WHAT TO DO — Set down, exactly and only, everything from the line containing "骑士与凯尔特人抢七大战是哪一集" down to the line containing "Events Tourism: Critical" in the data below; the pictures are not part of the copy.

AVAILABLE DATA —

------------------------------------------------------------------------

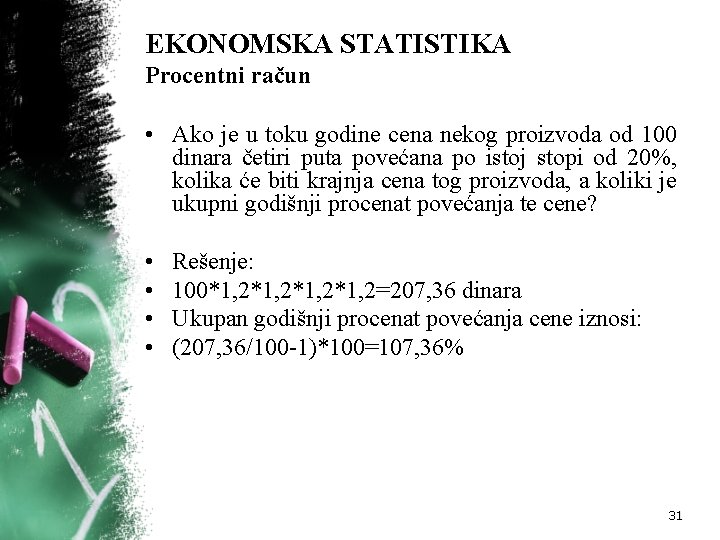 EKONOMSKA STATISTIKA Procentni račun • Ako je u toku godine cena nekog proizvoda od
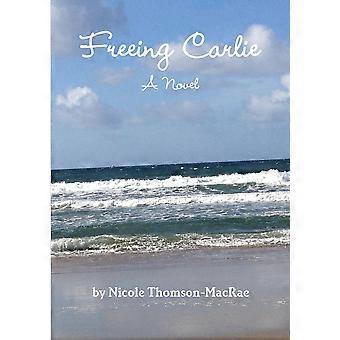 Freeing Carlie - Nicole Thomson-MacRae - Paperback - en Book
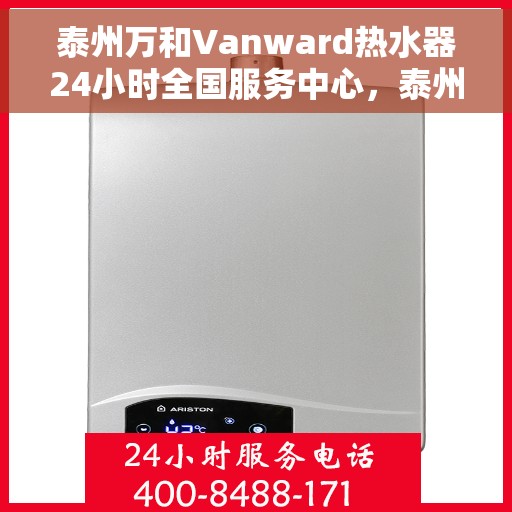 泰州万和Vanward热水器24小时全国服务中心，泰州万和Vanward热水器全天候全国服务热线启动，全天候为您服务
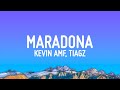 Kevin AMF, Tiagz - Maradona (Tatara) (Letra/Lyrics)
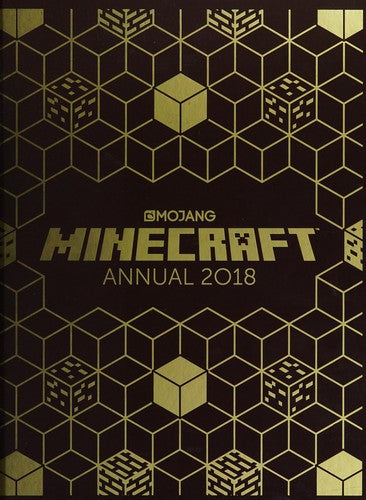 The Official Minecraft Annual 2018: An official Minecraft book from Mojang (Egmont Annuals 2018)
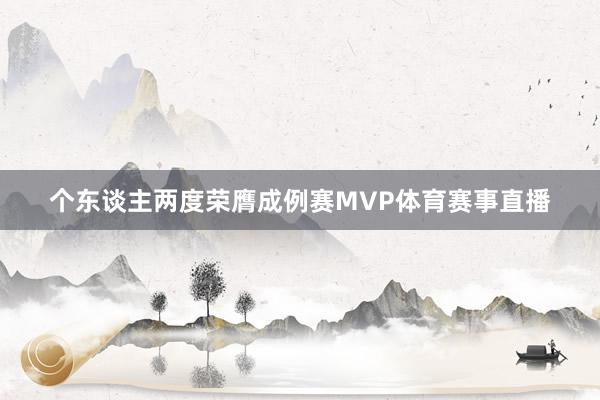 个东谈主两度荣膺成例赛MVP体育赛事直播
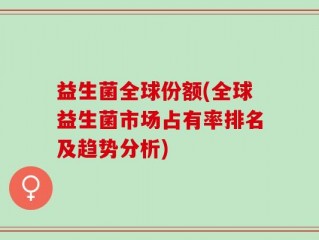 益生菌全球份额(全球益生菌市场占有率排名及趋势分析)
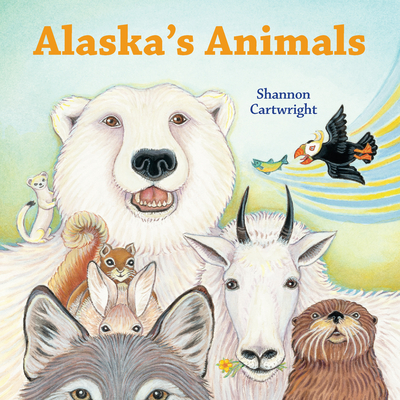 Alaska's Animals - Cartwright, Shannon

------------------------------------------------------------------------

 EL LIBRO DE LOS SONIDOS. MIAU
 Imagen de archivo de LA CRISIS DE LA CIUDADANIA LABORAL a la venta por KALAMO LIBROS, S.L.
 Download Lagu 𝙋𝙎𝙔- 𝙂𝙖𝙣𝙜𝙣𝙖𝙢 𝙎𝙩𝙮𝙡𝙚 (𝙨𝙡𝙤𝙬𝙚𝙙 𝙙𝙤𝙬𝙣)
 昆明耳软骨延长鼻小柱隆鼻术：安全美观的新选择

------------------------------------------------------------------------

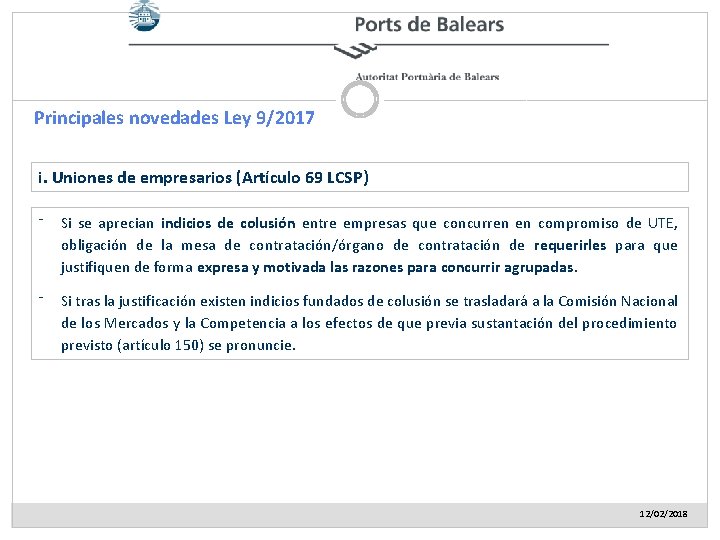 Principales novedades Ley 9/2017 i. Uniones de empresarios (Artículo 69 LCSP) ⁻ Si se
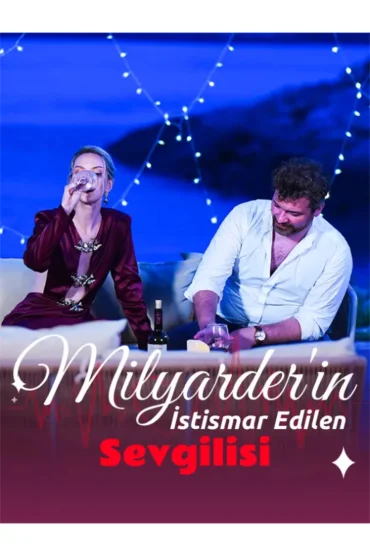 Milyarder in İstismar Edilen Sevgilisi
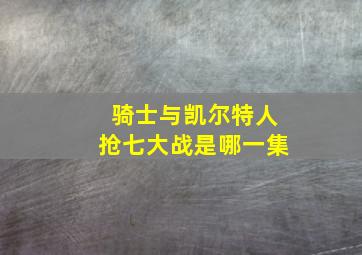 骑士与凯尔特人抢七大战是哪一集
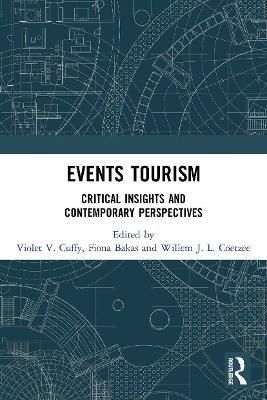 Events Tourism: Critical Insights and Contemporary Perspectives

------------------------------------------------------------------------

SOLVED PROBLEM —
 骑士与凯尔特人抢七大战是哪一集
 Events Tourism: Critical Insights and Contemporary Perspectives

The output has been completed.